The flash news amidst the jubilant tidings of rescue of miners showed that Benoit Mandelbrot - the mathematician had passed away. He was aged 85, a Mandelbrotian exception to prodigiously short lives of some of his equals in mathematical talent.
To pass away on Dussehra must be significant and should make for an interesting circumstance for ALV to expound upon in terms Hindu tradition. But what comes to mind, is my grandmother, whom I found weeping silently near the lamp lit for Appa's funeral in the middle of the night. In her own way, she explained that the soul lingers on to see if there is someone somewhere that cares for its existence and feels sad if there is no one mourning.
Rama Ganapathigal who officiated over Appa’s funeral mentioned in his funeral speech on the thirteenth, that tradition says even one brahmin (read true follower) uttering words of praise during the funeral period is enough pretext for the archangels to admit the soul in paradise.
I am sure Benoit Mandelbrot will find many.
Here’s a quatrain in tribute -
This is Benoit, the exceptional Mandelbrot,
Who always thought, why others did not,
Separate the fraction as to make it integral,
And the let the world differentiate between it and - the fractal.
“To come very near true theory and to grasp its precise application are two very different things as history of science teaches us. Everything of importance has been said before by somebody who did not discover it” – When Whitehead said this in 1925 little did he realise that the just born Benoit would live his whole life as if to justify the very words that he uttered. Or maybe Whitehead wrote it as a soothsayer might on the birth of a rare talent.
Long after a professor at an international conference reprimanded my juvenile mix-up of the fractional and the fractal, I read that Benoit had spent a lifetime in pursuit of it.
Fractal is a word Mandelbrot used for the first time to describe the geometry of the rough and broken – from the Latin original fractus or fractured. Fractality, as I read later, was the repetition of geometric patterns at different scales revealing smaller and smaller versions of themselves. (just as the infinite jivatmas reveal smaller and and smaller versions of the Brhat Atma)
Peace be upon him.
Classic, boss!
ReplyDeleteVery inspirational, but Loved it on many counts.

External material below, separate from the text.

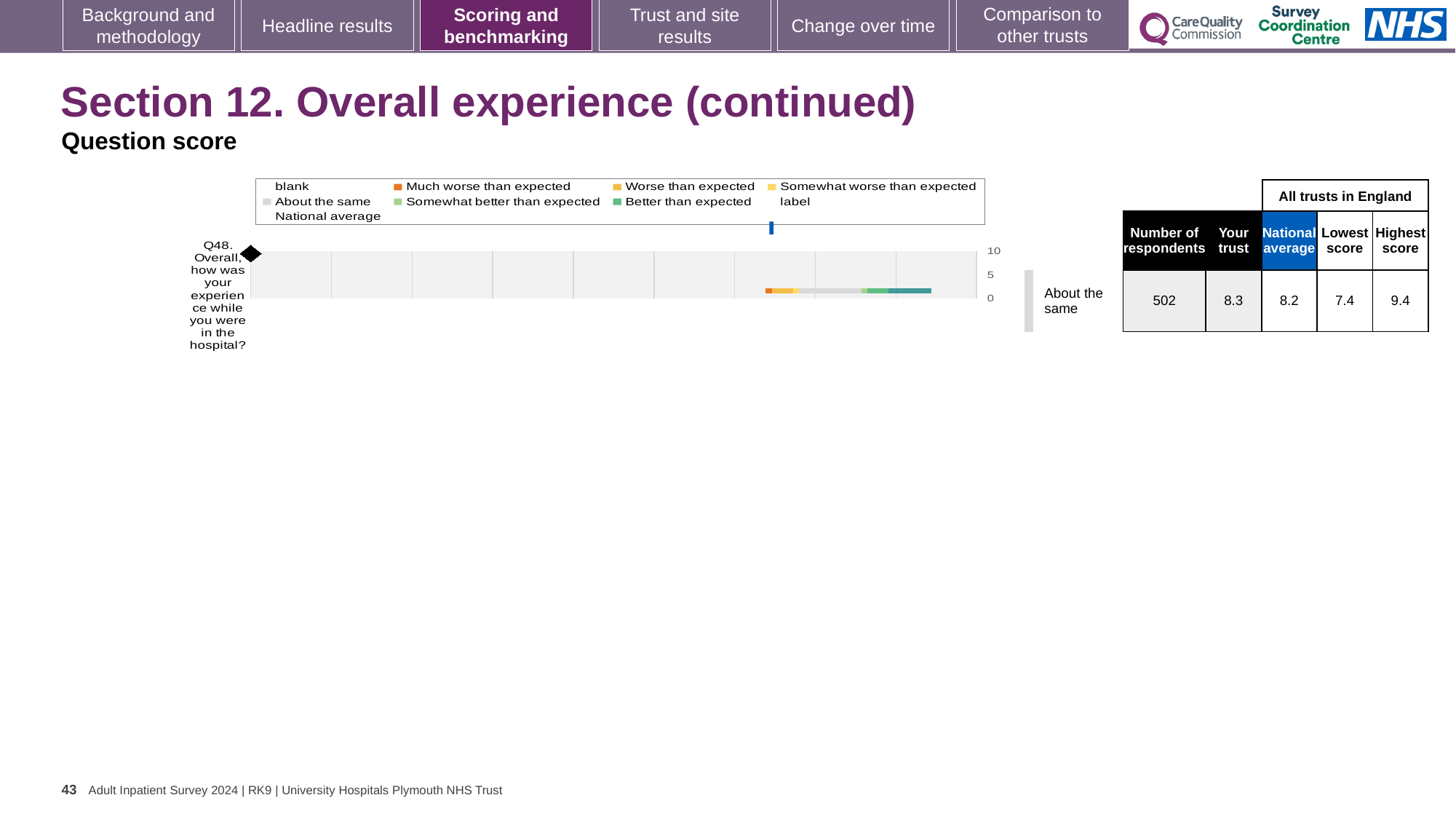
Which benchmark category is the trust's Q48 result labelled as next to the chart? About the same In the table beside the chart, what is the number of respondents for Q48? 502 In the table beside the chart, what is the lowest score among all trusts in England for Q48? 7.4 How many questions (categories) are plotted in the chart? 1 What kind of chart is shown for Q48 on this slide? Bar chart How many entries does the chart legend list? 9 Which is larger for Q48: the 'Your trust' score or the national average? Your trust In the table beside the chart, what is the 'Your trust' score for Q48? 8.3 In the table beside the chart, what is the highest score among all trusts in England for Q48? 9.4 In the table beside the chart, what is the national average score for Q48? 8.2 What is the highest tick value shown on the chart's axis? 10 What is the difference between the highest score and the lowest score for Q48 in the table? 2.0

It is reverential, connects from our own and others' lives beautifully, and has distinct points to further explore.
The quatrain was lovely, specially:
"Separate the fraction as to make it integral"
Waah!
As a line in itself. Even without anything to do with fractal geometry, (me not knowing much). What an idea, Sir-ji!
... plus very clever / precise in using the basic noun 'fraction' to convey the larger import without the confusion that the adjectives 'fractal / fractional' lead to - as you show later!
This splitting that the adjective recalls a classic poem (One of the shortest, hence pithiest, that I have ever heard).
Translated from Gujarati:
"The word is asleep under the blanket of the adjective.
Shall I wake it up?"
That's the whole poem. Comment on our times, as such, and popular literature. Poet Labhshanker Thacker, 20th century Gujarat.
Great reading your piece and knowing a bit (the larger / essential bit) about Mandelbrot. May he rest him in peace.